-1

So my question is duplicate or mundane but i really can use some help here. I want to store emojis and some special characters in specific columns of 3 tables. My application is a workflow engine Processmaker running inside docker. This application talks with mysql server running as another docker container.

To solve the issue i have followed below links and did the changes too but all in vain. The databases are created dynamically.

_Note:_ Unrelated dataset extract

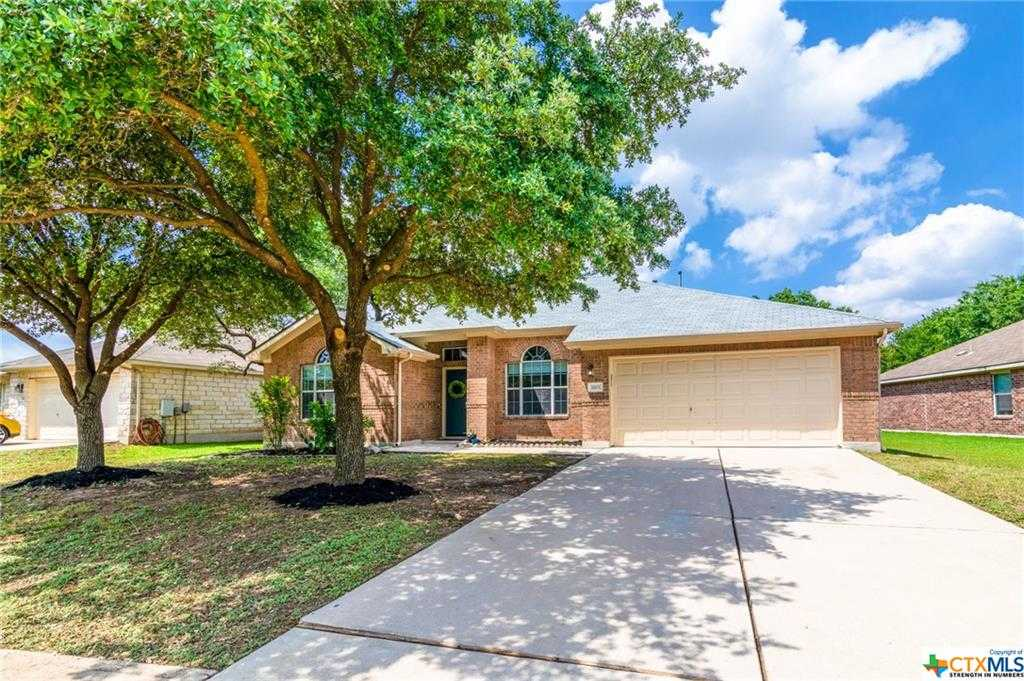 $270,000 - 3Br/2Ba -  for Sale in Ridgewood South Ph 02, Leander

  1. How to store Emoji Character in MySQL Database
  2. https://dba.stackexchange.com/questions/153720/mysql-unable-to-store-emoji-in-utf8mb4-collation

Please correct me if i am wrong. Even if i want to save emoji into 3 tables i have to change the collation and charset of :

  1. The Database.
  2. Associated tables in which i want to store emojis.
  3. Associated columns of those tables which would hold those emoji characters.

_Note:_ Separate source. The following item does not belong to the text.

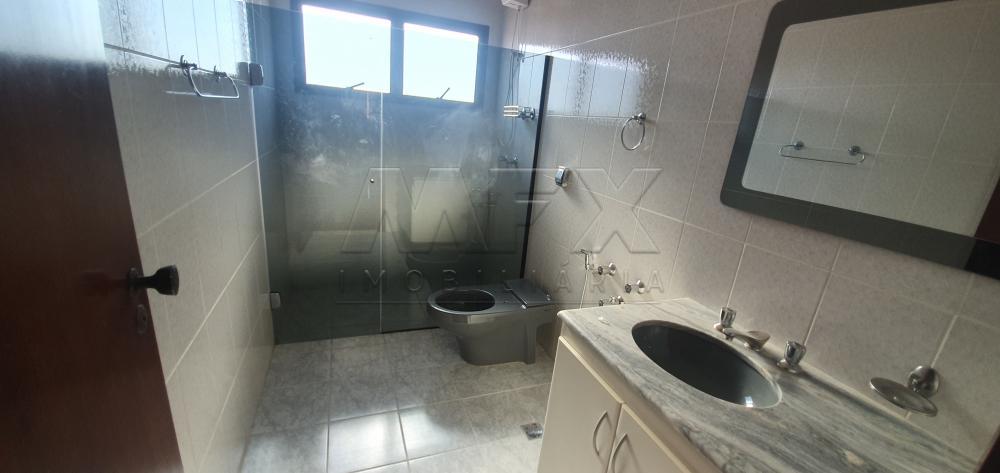 Comprar Casa / Padrão em Bauru apenas R$ 1.100.000,00 - Foto 16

I achieve above steps (1-3) by running mysql queries after database creation, like so :

    ALTER DATABASE database CHARACTER SET = utf8mb4 COLLATE = utf8mb4_unicode_ci; 

    ALTER TABLE table_one CONVERT TO CHARACTER SET utf8mb4 COLLATE utf8mb4_unicode_ci;
    ALTER TABLE table_one CHANGE column_one column_one mediumtext CHARACTER SET utf8mb4 COLLATE utf8mb4_unicode_ci; 
    ALTER TABLE table_two CONVERT TO CHARACTER SET utf8mb4 COLLATE utf8mb4_unicode_ci;
    ALTER TABLE table_two CHANGE column_two column_two mediumtext CHARACTER SET utf8mb4 COLLATE utf8mb4_unicode_ci;
    SET NAMES utf8mb4;

for changing the collation and charset i also tried the approach of configuring it in my.cnf as such ( to achieve step 1 - step 2 ) :

    [mysqld]
    character-set-server = utf8mb4
    collation-server = utf8mb4_unicode_ci
    init_connect='SET NAMES utf8mb4'
    character-set-client-handshake = FALSE

    [mysql]
    default-character-set = utf8mb4


    [client]
    default-character-set = utf8mb4

All of above steps doesn't seem to work. Also the mysql server can have lot of databases which are created dynamically. Right after the database creation i run below query :

SHOW VARIABLES WHERE Variable_name LIKE 'character\_set\_%' OR Variable_name LIKE 'collation%';

and i get this result : some collation and charset info

My sql client also uses utf8mb4 charset and collation as utf8mb4_unicode_ci. Since there could be hundreds of databases and it isn't possible for me to go and run these queries manually for each of them

So i was thinking if i can run some queries right after database creation OR Is there a way to do it ?

Mysql server version - 5.6.48 running in docker. If you need further info kindly let me know.

Any help would be much appreciated.

Thanks in advance.

Pawan Saxena
  • 521
  • 1
  • 4
  • 14

1 Answers1

1

my.cnf (and other global settings) feed into GLOBAL VARIABLES.

When you connect to the database, defaults are taken from GLOBAL VARIABLES. Any parameters on the connection override them. (Example: Most programming language clients allow you to provide CHARACTER SET and COLLATION during the establishment of the connection.)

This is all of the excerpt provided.